The task force is currently investigating some 230 crimes. Most of these are arson, property damage, and breaching the peace, but there have been notorious cases of violence too: Last November, a woman who worked for a property developer that was constructing a new building in Connewitz was beaten in her own home by two masked men. The police are treating it as a far-left crime, though some left-wing activists argue that the attack's political motive is far from obvious.

Meanwhile, there's no doubt that rising rents have become a major concern for the people of Leipzig. Some districts of the city have seen a 50% rent hike in the past 10 years, and Connewitz is among the more attractive areas: According to the property portal Immowelt, prices there have seen a 44% rise since 2010. And like many German cities, Leipzig has watched property developers move in and add luxury renovations to old buildings, putting them beyond the means of most people.

Read more: Last orders for Berlin bar at center of capital's rent war

Leipzig's average household income has also risen in that time — by about 34%. But not for many young people, old people, and immigrants, as Roman Grabolle of the housing initiative "Leipzig für Alle" (Leipzig for Everyone,) points out.

The Distillery club forced out

One man in Connewitz has watched this story unfold in close-up for the last 25 years. Steffen Kache has been running the district's Distillery club here since the mid-1990s. And he is now facing a familiar threat: His much-loved club, supported by the mayor and by all accounts one of the focal points of Leipzig's cultural scene, is being forced to move because the building's owners have decided they'd like to turn it into luxury apartments.

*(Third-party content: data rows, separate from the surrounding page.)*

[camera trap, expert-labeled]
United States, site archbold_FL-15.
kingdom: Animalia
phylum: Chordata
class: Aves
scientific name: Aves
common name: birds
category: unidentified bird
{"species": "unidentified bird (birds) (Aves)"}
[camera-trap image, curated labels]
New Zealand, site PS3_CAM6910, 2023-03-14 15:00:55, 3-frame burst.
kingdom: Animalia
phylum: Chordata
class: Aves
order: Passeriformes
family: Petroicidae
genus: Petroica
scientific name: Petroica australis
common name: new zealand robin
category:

Leipzig | Club Distillery | Steffen Kache
Steffen Kache called the weekend's violence counterproductiveImage: DW/B. Knight

The Distillery began life as a left-wing squat — a disused brewery that Kache and his friends took over when they belonged to a leftist scene that grew in many eastern German cities in the economic downturn that followed reunification.

"It was the only district where there were no Nazis," Kache recalls. "That was the whole point." He can remember a few riots in those days too — most memorably when a local punk was shot by a police officer a couple of months after the Distillery opened. But he adds that the violence was not justified then either.

"We've seen all that before," he says. "My impression was that things had calmed down recently. I don't understand why it should explode like this now. It's just sad, it counteracts all our legitimate demands."

After speaking to his friends in the area, Kache even doubts that the people who made trouble in the last week were from Leipzig at all. "I have lots and lots of friends in Connewitz. Even the alternative people I know who live there, they're not interested in that at all," he said. "That's got nothing to do with being left-wing. That's just violence. Just blind, stupid violence. If you ask me it has a lot to with intelligence."